Jim Brunner and Jonathan Martin of the Seattle Times have an interesting piece today on new e-mail evidence suggesting that Oklahoma City businessman Clay Bennett and other members of his SuperSonics ownership group violated the "good faith" contractual pledge to keep the franchise in Seattle. The city of Seattle has sued to keep the franchise in Seattle, while the Bennett group, which purchased the franchise in 2006 with expectations that the city would provide substantial tax dollars for a new statidum or a renovated KeyArena, intends to relocate the franchise to Oklahoma City no later than when the team's lease with the KeyArena expires in 2010. New e-mails have surfaced that appear to confirm suspicions that the Bennett group never intended to keep the franchise in Seattle.
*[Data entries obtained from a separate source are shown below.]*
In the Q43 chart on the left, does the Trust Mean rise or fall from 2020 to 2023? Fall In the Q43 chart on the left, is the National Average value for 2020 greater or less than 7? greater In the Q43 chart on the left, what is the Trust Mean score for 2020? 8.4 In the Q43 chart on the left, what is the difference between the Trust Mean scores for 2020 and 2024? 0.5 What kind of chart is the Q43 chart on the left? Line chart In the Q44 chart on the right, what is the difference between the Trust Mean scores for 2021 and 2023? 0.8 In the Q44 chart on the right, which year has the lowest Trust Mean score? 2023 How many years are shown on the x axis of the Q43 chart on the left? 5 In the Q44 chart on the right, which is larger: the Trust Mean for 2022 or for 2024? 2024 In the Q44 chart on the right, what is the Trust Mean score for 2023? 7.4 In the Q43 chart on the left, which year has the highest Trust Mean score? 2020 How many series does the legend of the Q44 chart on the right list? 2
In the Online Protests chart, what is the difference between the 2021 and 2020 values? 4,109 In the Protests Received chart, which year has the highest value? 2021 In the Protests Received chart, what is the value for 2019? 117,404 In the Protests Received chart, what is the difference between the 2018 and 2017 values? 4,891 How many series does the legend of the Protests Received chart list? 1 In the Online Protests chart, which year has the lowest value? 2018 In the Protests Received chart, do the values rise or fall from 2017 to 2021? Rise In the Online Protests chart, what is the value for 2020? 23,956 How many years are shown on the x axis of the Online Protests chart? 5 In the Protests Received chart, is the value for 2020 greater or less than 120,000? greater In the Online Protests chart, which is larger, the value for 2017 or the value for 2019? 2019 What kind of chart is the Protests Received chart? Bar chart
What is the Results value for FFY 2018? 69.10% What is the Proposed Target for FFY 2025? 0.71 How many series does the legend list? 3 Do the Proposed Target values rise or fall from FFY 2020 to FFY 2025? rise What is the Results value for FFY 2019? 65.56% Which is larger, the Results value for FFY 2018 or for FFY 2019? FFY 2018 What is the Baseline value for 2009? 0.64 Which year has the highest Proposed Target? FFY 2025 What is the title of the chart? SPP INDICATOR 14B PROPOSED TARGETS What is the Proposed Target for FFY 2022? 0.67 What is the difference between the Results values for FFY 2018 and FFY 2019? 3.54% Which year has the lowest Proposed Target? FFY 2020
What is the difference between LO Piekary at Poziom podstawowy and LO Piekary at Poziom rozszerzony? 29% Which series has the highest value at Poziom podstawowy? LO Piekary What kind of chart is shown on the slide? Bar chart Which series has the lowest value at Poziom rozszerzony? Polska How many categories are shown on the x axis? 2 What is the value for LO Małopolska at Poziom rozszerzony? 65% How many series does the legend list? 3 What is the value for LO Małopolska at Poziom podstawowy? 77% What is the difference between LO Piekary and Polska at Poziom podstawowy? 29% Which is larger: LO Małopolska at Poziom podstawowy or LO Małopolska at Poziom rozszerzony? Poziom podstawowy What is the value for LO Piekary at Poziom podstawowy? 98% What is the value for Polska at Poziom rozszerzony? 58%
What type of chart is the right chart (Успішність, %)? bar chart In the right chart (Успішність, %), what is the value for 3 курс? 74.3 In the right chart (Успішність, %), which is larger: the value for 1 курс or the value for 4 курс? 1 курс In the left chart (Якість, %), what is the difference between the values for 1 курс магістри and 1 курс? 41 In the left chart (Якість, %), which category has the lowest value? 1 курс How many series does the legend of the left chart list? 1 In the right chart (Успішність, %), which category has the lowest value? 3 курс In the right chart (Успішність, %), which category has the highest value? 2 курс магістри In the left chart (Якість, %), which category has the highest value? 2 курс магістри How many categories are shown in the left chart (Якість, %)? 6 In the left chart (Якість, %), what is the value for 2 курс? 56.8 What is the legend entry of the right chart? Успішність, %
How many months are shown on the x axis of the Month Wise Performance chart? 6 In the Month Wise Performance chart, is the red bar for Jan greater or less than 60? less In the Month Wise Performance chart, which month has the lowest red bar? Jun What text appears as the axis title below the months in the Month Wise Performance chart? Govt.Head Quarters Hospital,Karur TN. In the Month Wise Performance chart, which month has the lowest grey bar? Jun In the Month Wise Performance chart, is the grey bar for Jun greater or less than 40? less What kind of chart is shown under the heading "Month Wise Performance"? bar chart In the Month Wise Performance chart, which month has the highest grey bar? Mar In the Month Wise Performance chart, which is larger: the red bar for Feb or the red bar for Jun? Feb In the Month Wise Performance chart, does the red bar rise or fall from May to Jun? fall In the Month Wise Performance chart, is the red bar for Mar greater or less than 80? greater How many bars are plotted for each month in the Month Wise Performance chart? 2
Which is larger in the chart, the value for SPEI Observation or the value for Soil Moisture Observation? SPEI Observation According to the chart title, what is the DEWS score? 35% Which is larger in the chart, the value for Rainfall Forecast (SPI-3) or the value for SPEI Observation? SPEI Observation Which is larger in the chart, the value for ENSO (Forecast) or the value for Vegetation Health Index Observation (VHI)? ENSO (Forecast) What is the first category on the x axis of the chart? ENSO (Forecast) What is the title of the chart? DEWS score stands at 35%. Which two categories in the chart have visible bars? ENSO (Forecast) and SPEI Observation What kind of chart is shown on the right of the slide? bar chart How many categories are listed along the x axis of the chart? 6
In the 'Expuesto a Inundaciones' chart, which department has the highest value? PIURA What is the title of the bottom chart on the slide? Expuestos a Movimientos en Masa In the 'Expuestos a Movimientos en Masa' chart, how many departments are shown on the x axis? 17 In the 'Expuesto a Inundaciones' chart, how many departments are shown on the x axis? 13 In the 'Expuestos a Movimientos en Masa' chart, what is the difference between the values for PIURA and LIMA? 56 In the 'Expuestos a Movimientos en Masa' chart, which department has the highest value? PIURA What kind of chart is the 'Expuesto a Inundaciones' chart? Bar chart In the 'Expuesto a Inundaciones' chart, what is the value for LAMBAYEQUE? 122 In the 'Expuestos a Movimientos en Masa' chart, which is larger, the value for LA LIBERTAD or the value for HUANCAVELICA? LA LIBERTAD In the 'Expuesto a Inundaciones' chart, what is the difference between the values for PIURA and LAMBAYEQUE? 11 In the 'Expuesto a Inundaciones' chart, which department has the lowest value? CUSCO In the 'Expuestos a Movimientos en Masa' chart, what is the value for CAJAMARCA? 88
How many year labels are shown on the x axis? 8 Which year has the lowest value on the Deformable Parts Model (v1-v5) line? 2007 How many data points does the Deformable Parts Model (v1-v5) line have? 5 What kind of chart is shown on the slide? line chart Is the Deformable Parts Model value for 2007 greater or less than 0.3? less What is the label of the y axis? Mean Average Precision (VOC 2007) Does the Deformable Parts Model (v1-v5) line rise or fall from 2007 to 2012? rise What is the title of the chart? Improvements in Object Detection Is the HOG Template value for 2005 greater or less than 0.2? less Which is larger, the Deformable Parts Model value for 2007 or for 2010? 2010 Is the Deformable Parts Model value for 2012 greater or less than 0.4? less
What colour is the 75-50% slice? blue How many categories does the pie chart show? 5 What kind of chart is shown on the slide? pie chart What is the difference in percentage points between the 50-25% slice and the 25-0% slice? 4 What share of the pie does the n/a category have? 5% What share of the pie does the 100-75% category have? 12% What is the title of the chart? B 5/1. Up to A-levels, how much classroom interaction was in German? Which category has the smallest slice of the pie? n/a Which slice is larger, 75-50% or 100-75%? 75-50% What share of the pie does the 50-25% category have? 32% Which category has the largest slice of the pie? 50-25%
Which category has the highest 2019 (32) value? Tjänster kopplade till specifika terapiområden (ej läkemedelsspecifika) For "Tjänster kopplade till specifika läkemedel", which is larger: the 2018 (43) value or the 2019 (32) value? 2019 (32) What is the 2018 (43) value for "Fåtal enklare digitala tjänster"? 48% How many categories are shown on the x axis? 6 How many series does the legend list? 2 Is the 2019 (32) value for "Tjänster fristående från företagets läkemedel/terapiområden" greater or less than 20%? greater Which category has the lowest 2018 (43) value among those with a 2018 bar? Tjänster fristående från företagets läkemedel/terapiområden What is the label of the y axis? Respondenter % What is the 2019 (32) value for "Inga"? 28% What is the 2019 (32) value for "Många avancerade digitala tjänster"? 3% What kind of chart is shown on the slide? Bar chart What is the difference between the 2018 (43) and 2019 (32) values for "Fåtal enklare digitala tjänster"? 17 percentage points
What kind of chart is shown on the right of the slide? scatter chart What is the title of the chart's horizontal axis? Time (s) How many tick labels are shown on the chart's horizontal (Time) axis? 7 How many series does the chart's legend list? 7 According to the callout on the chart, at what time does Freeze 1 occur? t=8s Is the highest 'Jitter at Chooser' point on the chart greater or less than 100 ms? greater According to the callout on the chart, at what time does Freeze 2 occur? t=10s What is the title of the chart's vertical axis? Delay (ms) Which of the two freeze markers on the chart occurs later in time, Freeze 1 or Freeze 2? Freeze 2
I was interviewed for the story and hope you have a chance to check it out.


Didn't the city of Seattle renovate the Key Arena (then the Seattle Center Coliseum) in about 1993 or '94, before the Sonics lost to the Bulls in 1995(?).

If so, why does the arena need replacing or another renovation, barely a decade after its LAST renovation?

Anonymous Anonymous -- 4/11/2008 11:48 PM  

I do not think the e-mails can get the City an injunction but it is a basis for Schultz now to rescind the original deal. Questions are whether his group wants to give back all the money.

Blogger qtlaw24 -- 4/16/2008 2:49 PM  

Schultz's attornet has announced that he will sue to reverse sale. I'm anxious to see McCann comment on such a suit.

Anonymous Anonymous -- 4/16/2008 4:10 PM  

What does the contract expressly state? -- that's the key question and the article doesn't quote any language from the contract.

An obligation to use good faith efforts (whether express or implied) requires the party to try to make something happen -- intentions are irrelevant. And sometimes the parties expressly provide for "best efforts" to do something. Bennett can personally hope all he wants that they would end up in Oklahoma AS LONG AS he continues to make efforts to try to keep the team in Seattle (which arguably he has done). Contract law doesn't care about a person's state of mind. People enter contracts all the time, hoping for a different outcome (for example that the market price will increase or drop).

But if the contract provides that his "present intention on the date of the agreement is to keep the team in Seattle," that's a representation, not an obligation. Then it's a factual question about his intent AT THE TIME the agreement was entered into -- and good luck proving that one. If he changed his intent after signing the agreement, then he hasn't breached that representation.

Blogger Rick Karcher -- 4/18/2008 6:36 AM  

I disagree that it would be that far-fetched to prove the misrepresentation at the time of the contract formation. Bennett could claim that his intent changed after formation of the contract, but is that really believable??? It seems to me that Bennett is going to need to get on the stand and make that claim and the factfinder would need to assess his credibility. There is plenty of circumstantial evidence to the contrary. Doesn't this come down to the preponderance of the evidence? Maybe I'm missing something???